Exercise aim → Please return each line of the material below that contains the string "feather". Case matters.

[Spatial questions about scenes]
-- START --
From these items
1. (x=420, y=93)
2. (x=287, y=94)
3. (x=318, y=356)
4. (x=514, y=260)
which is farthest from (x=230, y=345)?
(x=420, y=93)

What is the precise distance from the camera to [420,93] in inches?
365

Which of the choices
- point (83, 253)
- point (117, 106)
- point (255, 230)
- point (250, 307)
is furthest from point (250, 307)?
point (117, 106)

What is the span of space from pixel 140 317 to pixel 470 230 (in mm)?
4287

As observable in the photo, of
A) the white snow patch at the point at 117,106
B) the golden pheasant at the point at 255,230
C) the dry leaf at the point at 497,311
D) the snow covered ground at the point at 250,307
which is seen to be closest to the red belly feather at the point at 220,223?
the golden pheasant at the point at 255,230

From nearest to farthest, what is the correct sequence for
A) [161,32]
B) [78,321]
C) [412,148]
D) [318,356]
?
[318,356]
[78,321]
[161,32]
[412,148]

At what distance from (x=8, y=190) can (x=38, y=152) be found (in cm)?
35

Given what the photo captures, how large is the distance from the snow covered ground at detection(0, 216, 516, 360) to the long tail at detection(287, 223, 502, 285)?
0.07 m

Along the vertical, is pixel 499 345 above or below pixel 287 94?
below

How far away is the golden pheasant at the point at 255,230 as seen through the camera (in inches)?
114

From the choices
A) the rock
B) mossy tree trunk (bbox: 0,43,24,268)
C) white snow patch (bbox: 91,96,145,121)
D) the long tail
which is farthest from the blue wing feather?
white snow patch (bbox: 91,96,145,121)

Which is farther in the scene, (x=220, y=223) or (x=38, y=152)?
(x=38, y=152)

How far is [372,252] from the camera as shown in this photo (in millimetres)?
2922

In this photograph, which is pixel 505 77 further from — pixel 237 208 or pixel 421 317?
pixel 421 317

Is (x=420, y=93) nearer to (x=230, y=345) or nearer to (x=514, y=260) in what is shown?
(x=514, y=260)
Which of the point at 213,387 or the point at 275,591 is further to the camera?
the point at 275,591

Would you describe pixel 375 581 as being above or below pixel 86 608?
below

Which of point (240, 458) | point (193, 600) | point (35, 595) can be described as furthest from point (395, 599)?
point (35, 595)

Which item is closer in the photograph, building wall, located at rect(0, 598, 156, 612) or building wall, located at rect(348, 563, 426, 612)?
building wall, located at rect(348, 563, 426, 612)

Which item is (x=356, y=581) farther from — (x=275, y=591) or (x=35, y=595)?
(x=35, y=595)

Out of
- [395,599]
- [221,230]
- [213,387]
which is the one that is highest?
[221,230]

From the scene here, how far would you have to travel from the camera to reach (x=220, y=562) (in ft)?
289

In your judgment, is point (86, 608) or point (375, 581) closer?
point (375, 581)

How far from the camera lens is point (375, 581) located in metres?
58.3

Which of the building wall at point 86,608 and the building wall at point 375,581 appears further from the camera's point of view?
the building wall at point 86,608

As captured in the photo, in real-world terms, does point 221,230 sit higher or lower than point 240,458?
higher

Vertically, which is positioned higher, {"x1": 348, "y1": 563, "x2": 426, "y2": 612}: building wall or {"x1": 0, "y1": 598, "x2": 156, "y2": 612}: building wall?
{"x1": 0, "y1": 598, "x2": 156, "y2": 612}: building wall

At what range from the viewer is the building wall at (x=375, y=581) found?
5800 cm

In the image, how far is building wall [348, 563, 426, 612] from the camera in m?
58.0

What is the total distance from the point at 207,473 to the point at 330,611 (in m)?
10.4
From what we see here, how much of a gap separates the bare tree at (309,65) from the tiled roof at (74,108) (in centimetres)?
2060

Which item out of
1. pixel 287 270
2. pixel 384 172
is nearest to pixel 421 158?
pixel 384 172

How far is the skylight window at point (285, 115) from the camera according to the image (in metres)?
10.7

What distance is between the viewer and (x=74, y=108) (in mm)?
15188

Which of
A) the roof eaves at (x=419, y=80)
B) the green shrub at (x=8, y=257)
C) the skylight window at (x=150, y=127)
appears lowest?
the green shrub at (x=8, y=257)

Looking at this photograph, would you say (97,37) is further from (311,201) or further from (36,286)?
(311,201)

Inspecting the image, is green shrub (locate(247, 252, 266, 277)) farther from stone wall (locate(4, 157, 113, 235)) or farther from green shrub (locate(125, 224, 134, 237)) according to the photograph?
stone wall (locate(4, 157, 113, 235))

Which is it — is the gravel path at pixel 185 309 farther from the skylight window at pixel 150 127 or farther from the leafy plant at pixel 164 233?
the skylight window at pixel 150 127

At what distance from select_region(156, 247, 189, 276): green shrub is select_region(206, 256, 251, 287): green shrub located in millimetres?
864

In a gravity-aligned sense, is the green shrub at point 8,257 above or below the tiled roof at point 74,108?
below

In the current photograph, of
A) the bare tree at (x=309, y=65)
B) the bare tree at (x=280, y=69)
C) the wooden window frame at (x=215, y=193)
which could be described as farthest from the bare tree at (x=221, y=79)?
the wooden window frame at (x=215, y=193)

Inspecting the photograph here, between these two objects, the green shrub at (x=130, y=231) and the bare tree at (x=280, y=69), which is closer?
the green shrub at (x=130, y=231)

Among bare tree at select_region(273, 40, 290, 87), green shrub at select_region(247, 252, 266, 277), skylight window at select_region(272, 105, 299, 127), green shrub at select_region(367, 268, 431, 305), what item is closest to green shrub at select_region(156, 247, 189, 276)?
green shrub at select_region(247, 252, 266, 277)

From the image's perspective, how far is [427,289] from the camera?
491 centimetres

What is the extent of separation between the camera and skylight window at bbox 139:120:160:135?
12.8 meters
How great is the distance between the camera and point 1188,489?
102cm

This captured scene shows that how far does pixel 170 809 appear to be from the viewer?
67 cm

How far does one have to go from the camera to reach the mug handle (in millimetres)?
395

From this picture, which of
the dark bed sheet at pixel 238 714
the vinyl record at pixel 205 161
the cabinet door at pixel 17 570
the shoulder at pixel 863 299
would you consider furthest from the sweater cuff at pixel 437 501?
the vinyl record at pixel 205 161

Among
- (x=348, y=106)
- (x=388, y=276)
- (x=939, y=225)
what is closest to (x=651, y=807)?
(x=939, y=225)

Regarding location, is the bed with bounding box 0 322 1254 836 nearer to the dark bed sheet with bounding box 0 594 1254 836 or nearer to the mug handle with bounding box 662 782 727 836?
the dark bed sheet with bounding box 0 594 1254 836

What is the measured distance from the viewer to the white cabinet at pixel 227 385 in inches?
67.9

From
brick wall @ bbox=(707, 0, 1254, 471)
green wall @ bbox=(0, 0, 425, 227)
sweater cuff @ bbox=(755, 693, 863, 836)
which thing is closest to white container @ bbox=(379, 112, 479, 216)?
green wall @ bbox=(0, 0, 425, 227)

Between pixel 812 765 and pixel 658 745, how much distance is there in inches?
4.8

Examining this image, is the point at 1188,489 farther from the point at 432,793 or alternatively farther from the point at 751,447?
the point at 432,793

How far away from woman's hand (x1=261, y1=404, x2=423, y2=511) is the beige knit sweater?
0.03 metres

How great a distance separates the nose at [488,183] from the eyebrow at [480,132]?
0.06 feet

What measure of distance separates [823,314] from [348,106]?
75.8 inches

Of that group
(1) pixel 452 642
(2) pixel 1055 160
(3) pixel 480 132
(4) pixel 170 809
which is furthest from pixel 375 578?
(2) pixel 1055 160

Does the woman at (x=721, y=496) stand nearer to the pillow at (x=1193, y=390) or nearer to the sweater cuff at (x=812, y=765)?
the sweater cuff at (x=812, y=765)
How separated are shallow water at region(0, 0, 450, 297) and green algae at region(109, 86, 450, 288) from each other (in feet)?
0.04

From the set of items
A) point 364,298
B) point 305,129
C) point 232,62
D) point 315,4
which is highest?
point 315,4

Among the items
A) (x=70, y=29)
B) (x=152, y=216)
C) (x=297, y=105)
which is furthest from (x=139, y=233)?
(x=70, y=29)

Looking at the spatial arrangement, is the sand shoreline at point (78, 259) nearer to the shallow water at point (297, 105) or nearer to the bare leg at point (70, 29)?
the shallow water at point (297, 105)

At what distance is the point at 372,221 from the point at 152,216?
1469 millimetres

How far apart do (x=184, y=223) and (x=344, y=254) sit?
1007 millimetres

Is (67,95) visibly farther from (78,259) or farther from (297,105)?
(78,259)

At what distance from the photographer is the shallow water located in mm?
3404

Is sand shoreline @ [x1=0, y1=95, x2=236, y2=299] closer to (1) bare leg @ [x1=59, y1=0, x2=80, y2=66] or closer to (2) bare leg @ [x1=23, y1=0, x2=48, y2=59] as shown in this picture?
-- END --
Result →
which is seen to be closest to the red belly feather at the point at 220,223?
which is farthest from the blue wing feather?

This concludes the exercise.